### Short exercise
Reproduce word for word the part of the language-teaching passage between "That seems amazingly" and "be left off.", inclusive.

### Provided passage
******************************

That seems amazingly obnoxious to me; I doubt I'd have learned the
language in that case.

[snip]


> 2. "Well, now here's a cute trick. Right here, we don't actually
> need "ku", because it reads the same either way."
>
> Sometimes you need it for random strange reasons with convoluted
> rules, or you learn that you always need it and sometimes it can
> be left off.
>
> For pedagogical reasons, option 2 has proven time and time again
> to be the better alternative that results in much better
> diction/word-choice/ phrasing. Please don't teach or use {cu}
> until you've gotten well past things like abstractions, and even
> then, don't use it unless it's absolutely necessary for the sake
> of brevity (ex: {.i lo nu mi broda be lo brode be lo brodi bei lo
> brodo be lo brodu cu co'e} instead of {.i lo nu mi broda be lo
> brode be lo brodi ku bei lo brodo be lo brodu ku be'o ku be'o ku
> be'o ku kei ku co'e}).

******************************

### Information supplied
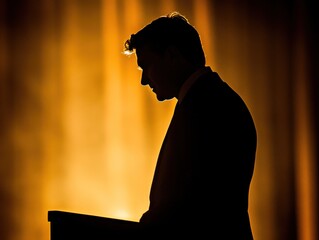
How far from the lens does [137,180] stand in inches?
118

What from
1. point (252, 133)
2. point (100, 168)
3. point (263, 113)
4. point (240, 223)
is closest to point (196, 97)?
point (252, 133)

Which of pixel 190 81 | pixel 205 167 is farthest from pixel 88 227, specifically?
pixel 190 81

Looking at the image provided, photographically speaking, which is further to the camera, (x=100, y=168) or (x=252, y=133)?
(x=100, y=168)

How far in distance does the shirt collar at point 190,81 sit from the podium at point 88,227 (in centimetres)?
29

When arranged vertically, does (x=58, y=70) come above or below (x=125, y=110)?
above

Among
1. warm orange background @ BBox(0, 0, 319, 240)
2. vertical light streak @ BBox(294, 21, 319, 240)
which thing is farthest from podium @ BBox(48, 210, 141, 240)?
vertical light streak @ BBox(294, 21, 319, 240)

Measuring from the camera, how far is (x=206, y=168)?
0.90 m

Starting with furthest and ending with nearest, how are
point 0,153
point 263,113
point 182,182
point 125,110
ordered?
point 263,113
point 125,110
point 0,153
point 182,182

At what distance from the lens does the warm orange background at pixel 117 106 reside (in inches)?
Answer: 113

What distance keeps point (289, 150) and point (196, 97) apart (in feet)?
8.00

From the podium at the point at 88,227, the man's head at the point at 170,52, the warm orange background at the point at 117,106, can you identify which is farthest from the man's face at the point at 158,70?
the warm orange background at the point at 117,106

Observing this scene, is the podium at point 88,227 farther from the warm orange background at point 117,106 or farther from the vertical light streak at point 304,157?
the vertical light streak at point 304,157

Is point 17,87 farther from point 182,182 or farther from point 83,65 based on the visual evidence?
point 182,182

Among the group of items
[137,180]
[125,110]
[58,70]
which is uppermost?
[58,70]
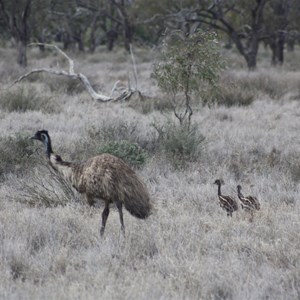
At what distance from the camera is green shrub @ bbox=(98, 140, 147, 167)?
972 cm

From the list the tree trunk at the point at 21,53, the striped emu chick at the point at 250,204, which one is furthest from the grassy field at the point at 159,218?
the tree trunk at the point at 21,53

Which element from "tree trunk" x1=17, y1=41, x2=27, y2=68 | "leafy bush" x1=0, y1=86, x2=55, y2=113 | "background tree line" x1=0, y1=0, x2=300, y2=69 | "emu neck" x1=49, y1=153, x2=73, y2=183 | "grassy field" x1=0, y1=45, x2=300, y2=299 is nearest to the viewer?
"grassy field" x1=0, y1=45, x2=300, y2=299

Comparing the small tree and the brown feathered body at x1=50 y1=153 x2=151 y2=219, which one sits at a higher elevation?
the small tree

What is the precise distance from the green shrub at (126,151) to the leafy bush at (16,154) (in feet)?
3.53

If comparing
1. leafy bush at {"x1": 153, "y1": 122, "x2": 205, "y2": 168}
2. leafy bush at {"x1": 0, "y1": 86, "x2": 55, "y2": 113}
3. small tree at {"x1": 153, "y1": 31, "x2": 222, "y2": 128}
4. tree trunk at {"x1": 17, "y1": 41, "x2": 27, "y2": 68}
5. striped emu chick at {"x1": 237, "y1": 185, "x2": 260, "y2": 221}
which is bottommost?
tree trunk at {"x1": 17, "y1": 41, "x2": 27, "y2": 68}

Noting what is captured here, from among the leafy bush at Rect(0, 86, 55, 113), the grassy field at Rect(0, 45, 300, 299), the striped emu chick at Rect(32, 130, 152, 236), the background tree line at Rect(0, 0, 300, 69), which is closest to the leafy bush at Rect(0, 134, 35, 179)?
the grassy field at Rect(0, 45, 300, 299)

******************************

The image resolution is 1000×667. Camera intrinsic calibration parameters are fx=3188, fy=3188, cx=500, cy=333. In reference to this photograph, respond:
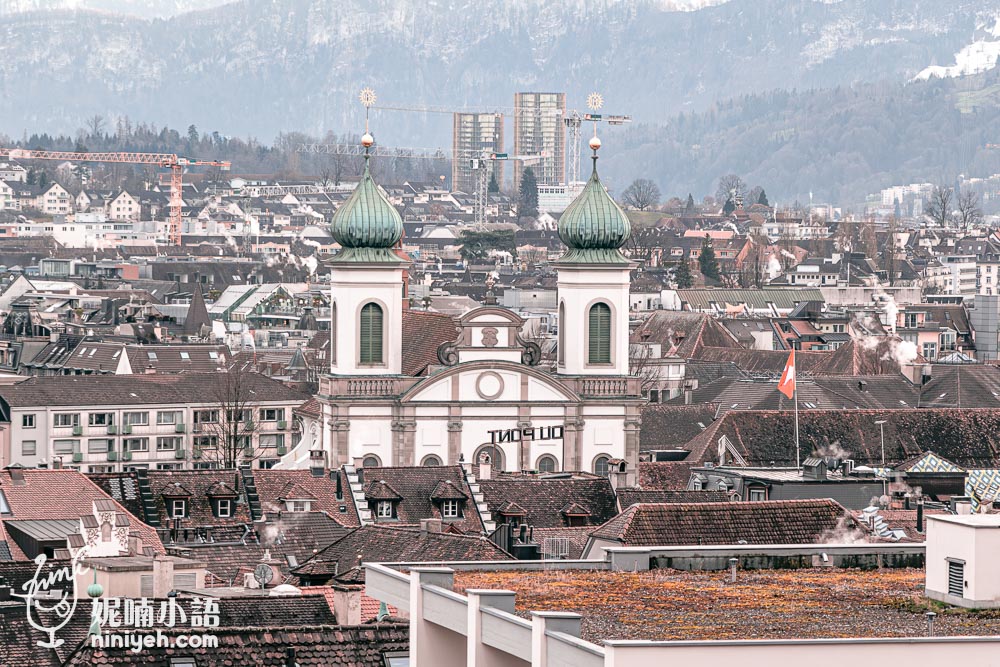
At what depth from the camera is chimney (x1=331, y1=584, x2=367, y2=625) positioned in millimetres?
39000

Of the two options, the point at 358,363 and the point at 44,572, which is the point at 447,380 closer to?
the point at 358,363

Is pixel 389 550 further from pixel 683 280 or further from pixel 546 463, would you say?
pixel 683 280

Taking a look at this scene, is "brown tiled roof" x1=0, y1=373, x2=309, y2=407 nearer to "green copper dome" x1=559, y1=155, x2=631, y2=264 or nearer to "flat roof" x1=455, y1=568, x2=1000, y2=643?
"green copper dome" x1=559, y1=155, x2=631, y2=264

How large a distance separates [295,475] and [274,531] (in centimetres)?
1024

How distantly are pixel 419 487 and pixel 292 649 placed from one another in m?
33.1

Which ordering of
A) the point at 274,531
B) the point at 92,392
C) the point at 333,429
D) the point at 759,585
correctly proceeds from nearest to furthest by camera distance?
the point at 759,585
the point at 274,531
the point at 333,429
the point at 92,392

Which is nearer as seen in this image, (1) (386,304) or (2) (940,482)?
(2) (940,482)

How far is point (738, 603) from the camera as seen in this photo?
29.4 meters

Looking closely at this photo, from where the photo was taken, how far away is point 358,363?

******************************

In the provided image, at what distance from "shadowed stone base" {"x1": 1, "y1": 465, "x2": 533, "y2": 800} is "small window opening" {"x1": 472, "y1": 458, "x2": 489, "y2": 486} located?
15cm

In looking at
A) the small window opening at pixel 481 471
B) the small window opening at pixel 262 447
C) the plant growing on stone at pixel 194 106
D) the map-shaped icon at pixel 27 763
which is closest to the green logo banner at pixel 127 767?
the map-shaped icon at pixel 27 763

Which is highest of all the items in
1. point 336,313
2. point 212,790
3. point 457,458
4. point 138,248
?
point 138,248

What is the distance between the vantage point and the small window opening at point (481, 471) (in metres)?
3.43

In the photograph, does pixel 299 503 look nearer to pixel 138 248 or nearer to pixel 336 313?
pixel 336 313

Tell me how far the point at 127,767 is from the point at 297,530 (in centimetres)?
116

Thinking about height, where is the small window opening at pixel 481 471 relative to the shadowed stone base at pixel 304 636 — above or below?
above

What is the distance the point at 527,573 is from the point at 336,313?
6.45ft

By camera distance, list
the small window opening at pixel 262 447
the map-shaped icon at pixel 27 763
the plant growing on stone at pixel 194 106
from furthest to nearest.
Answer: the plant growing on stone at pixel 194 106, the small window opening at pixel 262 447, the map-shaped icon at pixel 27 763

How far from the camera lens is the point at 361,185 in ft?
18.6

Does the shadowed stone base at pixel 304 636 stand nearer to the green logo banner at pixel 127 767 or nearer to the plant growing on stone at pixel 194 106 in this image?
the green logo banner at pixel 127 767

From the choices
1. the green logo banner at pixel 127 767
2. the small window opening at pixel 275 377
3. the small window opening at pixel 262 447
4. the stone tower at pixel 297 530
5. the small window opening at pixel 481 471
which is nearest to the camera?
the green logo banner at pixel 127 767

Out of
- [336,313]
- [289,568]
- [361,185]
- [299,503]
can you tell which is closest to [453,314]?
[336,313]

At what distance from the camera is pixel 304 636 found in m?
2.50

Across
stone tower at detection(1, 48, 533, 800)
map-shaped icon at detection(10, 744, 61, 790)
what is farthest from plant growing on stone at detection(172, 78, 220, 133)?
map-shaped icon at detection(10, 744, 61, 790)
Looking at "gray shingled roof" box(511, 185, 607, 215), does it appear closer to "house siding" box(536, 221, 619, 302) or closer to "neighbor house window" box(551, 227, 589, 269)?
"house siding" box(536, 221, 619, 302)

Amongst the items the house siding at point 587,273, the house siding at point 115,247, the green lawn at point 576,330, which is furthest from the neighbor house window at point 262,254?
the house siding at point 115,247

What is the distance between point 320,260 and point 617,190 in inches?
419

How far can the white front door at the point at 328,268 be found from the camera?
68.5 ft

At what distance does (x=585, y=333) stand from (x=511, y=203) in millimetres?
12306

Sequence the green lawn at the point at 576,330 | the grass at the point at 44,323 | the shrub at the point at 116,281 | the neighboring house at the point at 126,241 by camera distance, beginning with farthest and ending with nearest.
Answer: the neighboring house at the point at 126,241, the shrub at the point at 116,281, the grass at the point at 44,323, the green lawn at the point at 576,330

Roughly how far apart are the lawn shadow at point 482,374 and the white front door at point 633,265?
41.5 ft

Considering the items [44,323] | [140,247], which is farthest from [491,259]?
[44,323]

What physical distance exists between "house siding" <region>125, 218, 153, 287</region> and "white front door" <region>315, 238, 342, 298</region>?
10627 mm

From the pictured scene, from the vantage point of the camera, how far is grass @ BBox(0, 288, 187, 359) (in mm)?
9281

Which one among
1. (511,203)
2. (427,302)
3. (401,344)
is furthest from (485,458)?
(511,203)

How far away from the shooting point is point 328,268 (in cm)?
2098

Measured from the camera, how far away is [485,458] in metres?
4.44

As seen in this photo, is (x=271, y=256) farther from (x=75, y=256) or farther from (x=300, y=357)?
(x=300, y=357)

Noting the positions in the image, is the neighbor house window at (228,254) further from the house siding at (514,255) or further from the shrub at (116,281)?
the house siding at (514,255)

******************************

### Finished task
That seems amazingly obnoxious to me; I doubt I'd have learned the
language in that case.

[snip]


> 2. "Well, now here's a cute trick. Right here, we don't actually
> need "ku", because it reads the same either way."
>
> Sometimes you need it for random strange reasons with convoluted
> rules, or you learn that you always need it and sometimes it can
> be left off.